▸ SOURCE EXCERPT:
--------------------

Bullets for O'Hara is a 1941 American drama film directed by William K. Howard, written by Raymond L. Schrock, and starring Joan Perry, Roger Pryor, Anthony Quinn, Maris Wrixon, Dick Purcell and Richard Ainley. It was released by Warner Bros. on July 19, 1941.

Plot
Offered the home of her well-to-do friends the Standishes for her Florida honeymoon, newlywed Patricia Van Dyne is astonished when her husband Tony promptly robs the place. Tony forces her to go along on a train bound for Chicago, then abandons Pat before the waiting police led by Mike O'Hara can nab him.

O'Hara arrests her, skeptical of Pat's claim that she had nothing to do with the theft. Once she is cleared of the charges, Pat immediately seeks a divorce from Tony. A scheme is hatched, Mike pretending to marry Pat himself to lure Tony out of hiding. Tony lets them go through with the wedding, then snatches Pat and Mike and takes them to the Florida Keys.

--------------------

▸ DATA SHOWN:
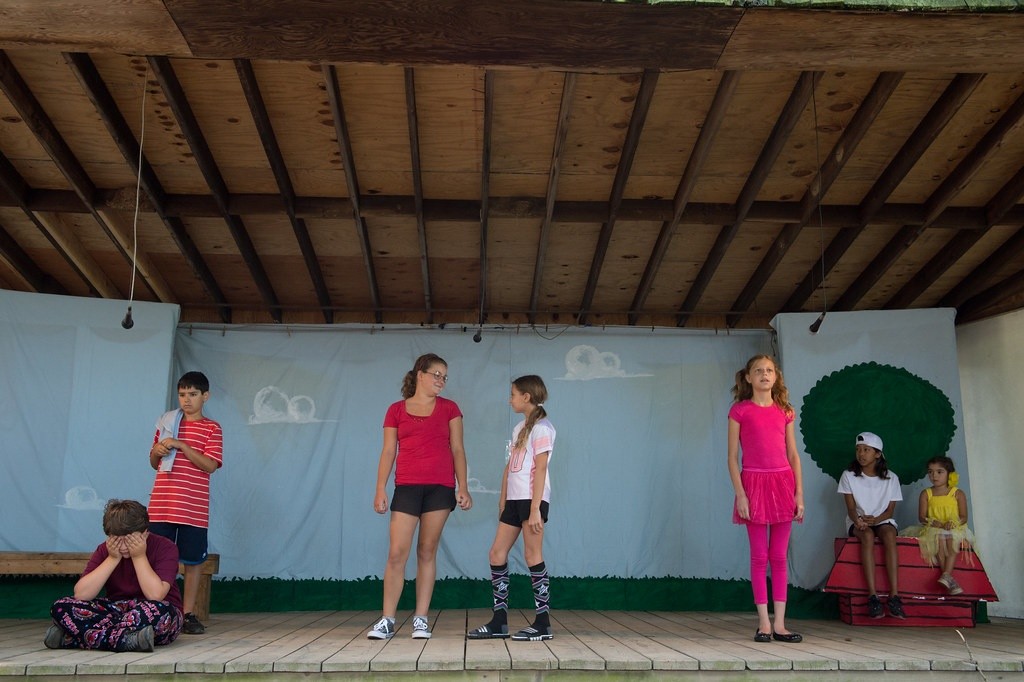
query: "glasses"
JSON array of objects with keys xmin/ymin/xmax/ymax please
[{"xmin": 422, "ymin": 370, "xmax": 449, "ymax": 383}]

--------------------

According to the film summary, why does Mike O'Hara pretend to marry Pat?

Mike pretends to marry Pat as part of a scheme to lure Tony out of hiding. The plan comes after Pat is cleared of the theft charges and seeks a divorce from Tony.